Ringfort (Rath), Tullassa, Co. Clare
Co. Clare |
Ringforts
Just off the summit of a hill in Tullassa, County Clare, there is an earthwork so worn down by time that it took until the 1990s for surveyors to formally acknowledge it might be there at all.
Even then, the classification was hedged: "Enclosure, possible." That qualifier carries a certain weight. Thousands of ringforts, or raths, survive across Ireland, the enclosed farmsteads of early medieval farmers and landholders, typically defined by a circular bank and an outer ditch known as a fosse. At Tullassa, the ditch has gone entirely, and the bank itself has been reduced to a grass-covered arc that barely rises above the surrounding ground.
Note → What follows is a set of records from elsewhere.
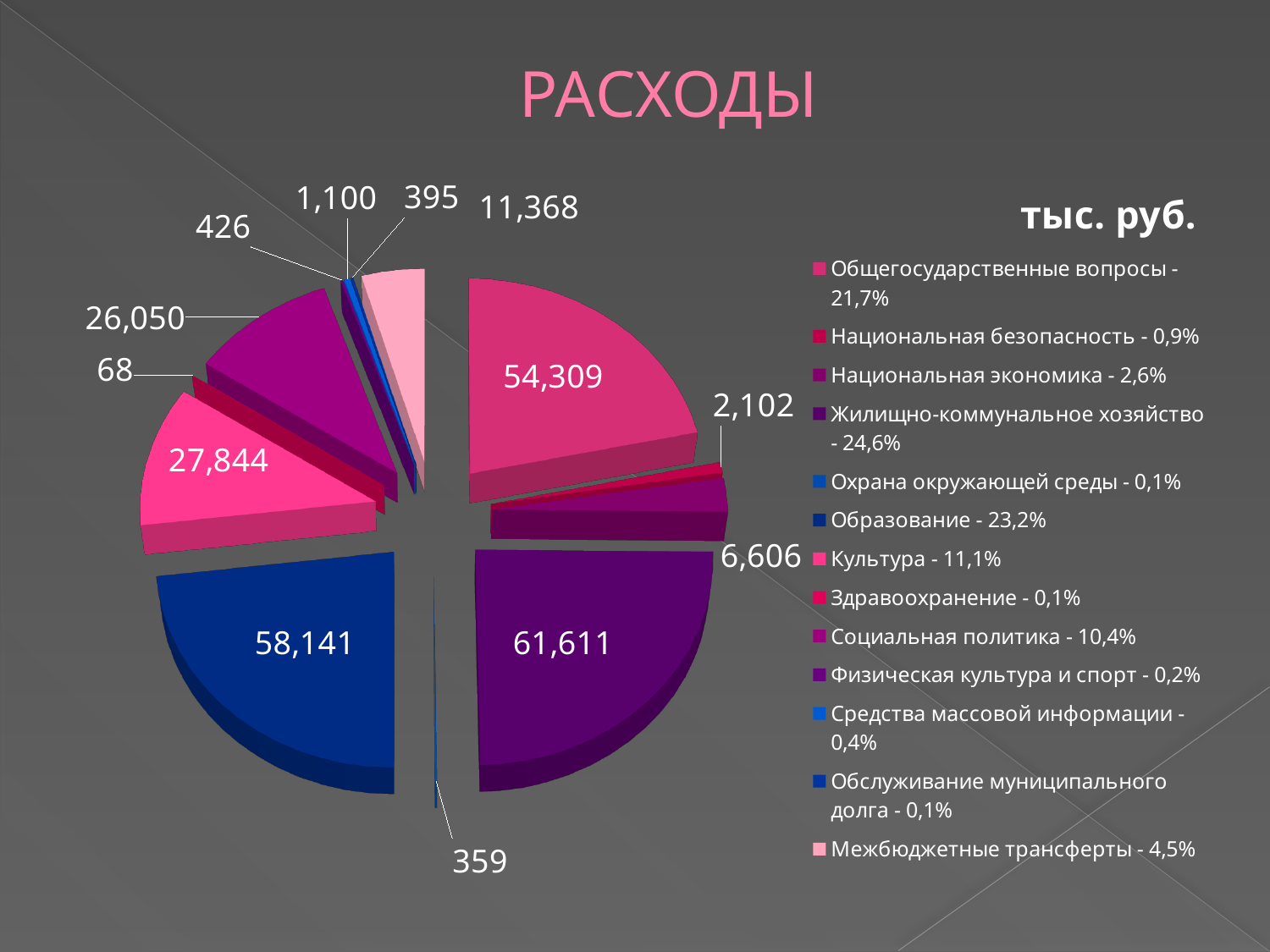
What kind of chart is shown on the slide? pie chart Which category has the smallest slice of the pie? Здравоохранение How many categories does the pie chart have? 13 Which is larger, the Общегосударственные вопросы slice or the Социальная политика slice? Общегосударственные вопросы What is the difference between the Жилищно-коммунальное хозяйство value and the Образование value? 3,470 What is the value of the Межбюджетные трансферты slice? 11,368 What is the value of the Жилищно-коммунальное хозяйство slice? 61,611 Which category has the largest slice of the pie? Жилищно-коммунальное хозяйство What is the title of the chart? тыс. руб. What is the value of the Культура slice? 27,844 What share of the pie does Образование represent, according to the legend? 23,2% What is the value of the Образование slice? 58,141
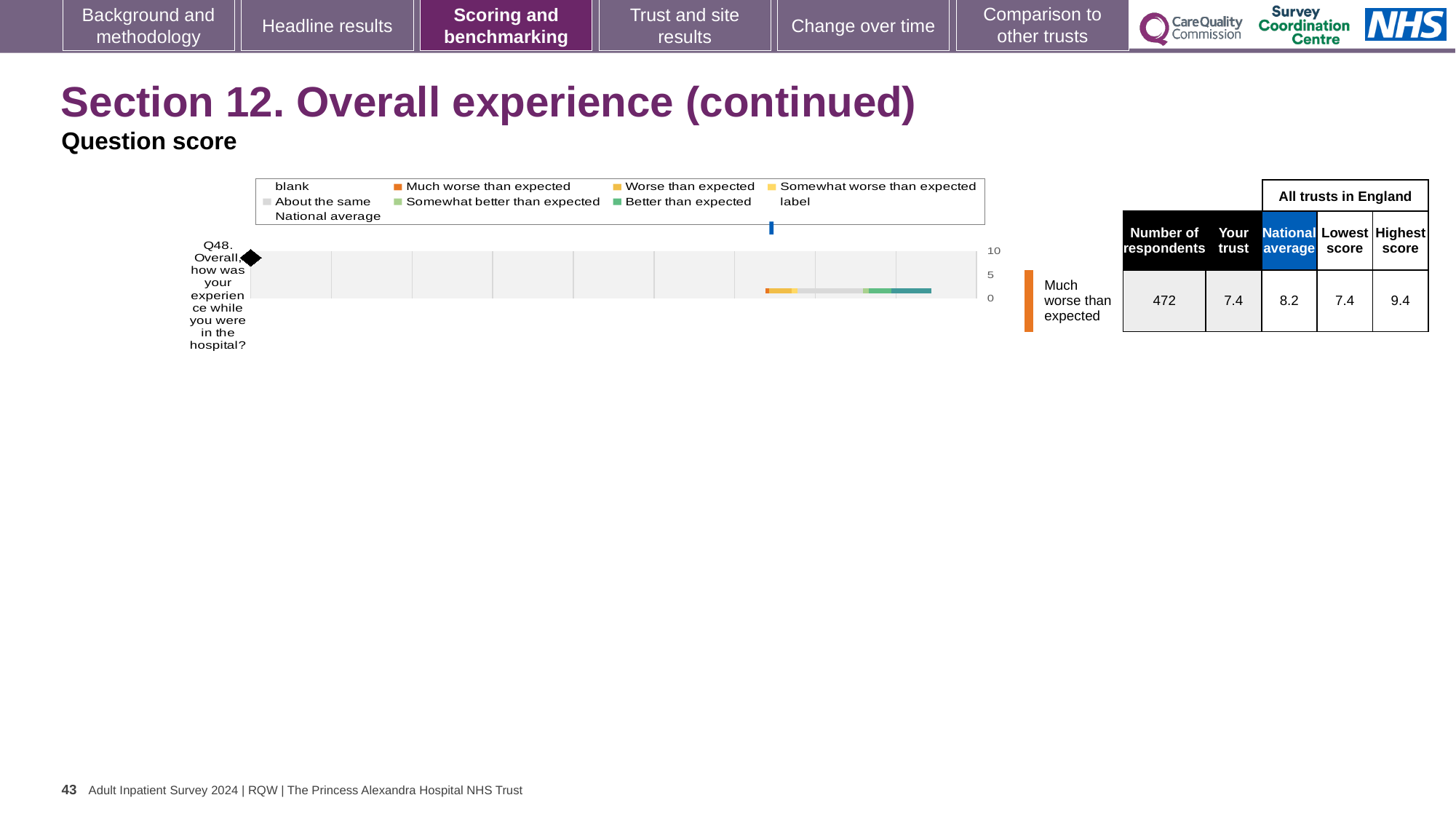
Which is larger for Q48: the 'Your trust' score or the national average score? National average What is the highest tick value shown on the chart's axis? 10 How many entries does the chart's legend list? 9 What kind of chart is shown on the slide? bar chart In the table beside the chart, what is the number of respondents for Q48? 472 In the table beside the chart, what is the national average score for Q48? 8.2 In the table beside the chart, what is the 'Your trust' score for Q48? 7.4 How many question categories are plotted on the chart? 1 In the table beside the chart, what is the highest score among all trusts in England for Q48? 9.4 Which question is plotted on the chart? Q48. Overall, how was your experience while you were in the hospital? In the table beside the chart, what is the lowest score among all trusts in England for Q48? 7.4 What is the difference between the national average score and the 'Your trust' score for Q48? 0.8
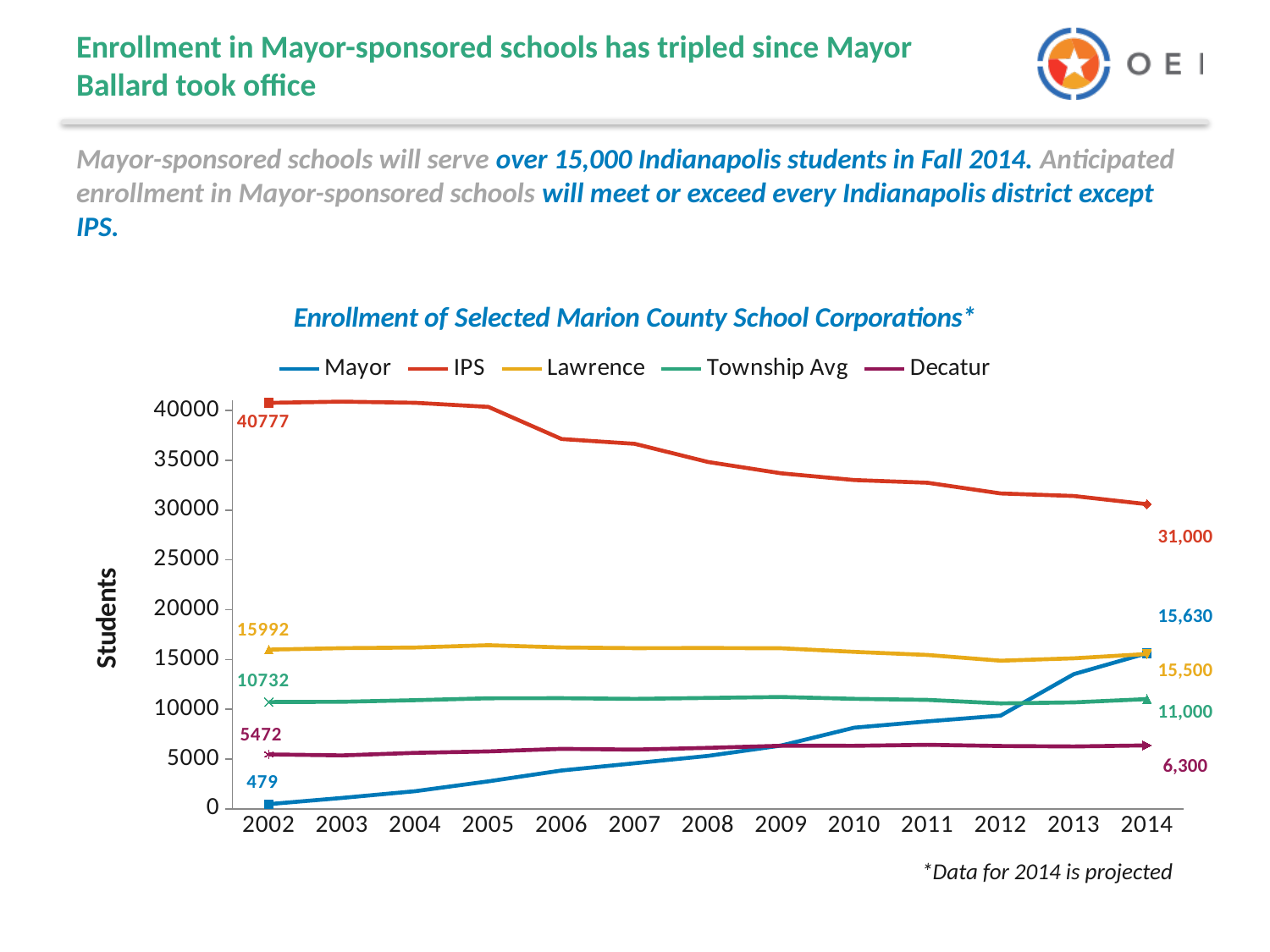
Does IPS enrollment rise or fall from 2002 to 2014? fall By how much did Mayor enrollment increase from 2002 to 2014? 15151 What is the projected Mayor enrollment in 2014? 15,630 Which series has the highest enrollment in 2014? IPS By how much did IPS enrollment fall from 2002 to 2014? 9777 Which series has the lowest enrollment in 2002? Mayor How many years are shown on the x axis? 13 How many series does the legend list? 5 Is the IPS enrollment in 2006 greater or less than 35000? greater What kind of chart is shown on the slide? line chart What was the IPS enrollment in 2002? 40777 What was the Decatur enrollment in 2002? 5472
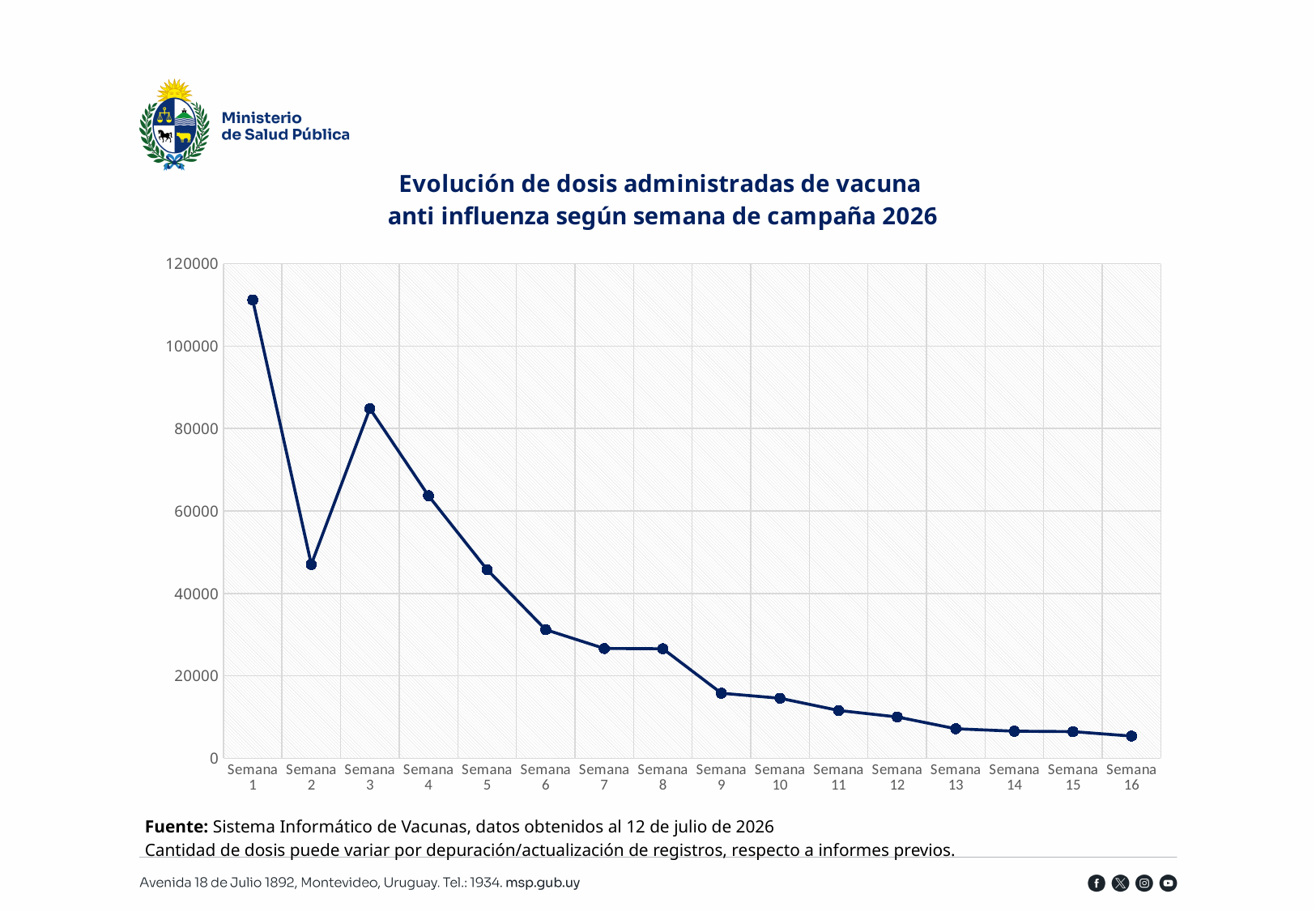
Is the value for Semana 2 greater or less than 60000? less Overall, do the values rise or fall from Semana 1 to Semana 16? fall Which is larger, the value for Semana 4 or the value for Semana 5? Semana 4 Is the value for Semana 6 greater or less than 40000? less Which is larger, the value for Semana 2 or the value for Semana 3? Semana 3 Is the value for Semana 3 greater or less than 80000? greater What kind of chart is shown on the slide? line chart Which week has the highest number of doses administered? Semana 1 What is the title of the chart? Evolución de dosis administradas de vacuna anti influenza según semana de campaña 2026 How many weeks (semanas) are plotted on the x axis? 16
What survives is an earthen bank running roughly south-west to north-east across a span of around eighteen metres, and about seventeen metres across the perpendicular. The bank measures between three and 3.8 metres wide, but its height is modest to the point of near-invisibility, standing between 0.2 and 0.6 metres on the interior and slightly less on the exterior face. Beyond that surviving arc, the rest of the enclosure's perimeter can only be detected as a faint scarp, dropping no more than a tenth of a metre. There is no visible entrance. A fragment of the bank was significant enough to be marked on the Ordnance Survey six-inch map in its 1921 edition, rendered in the small hachure lines cartographers used to indicate earthen slopes, which suggests the feature was still legible on the ground a century ago, even if only just.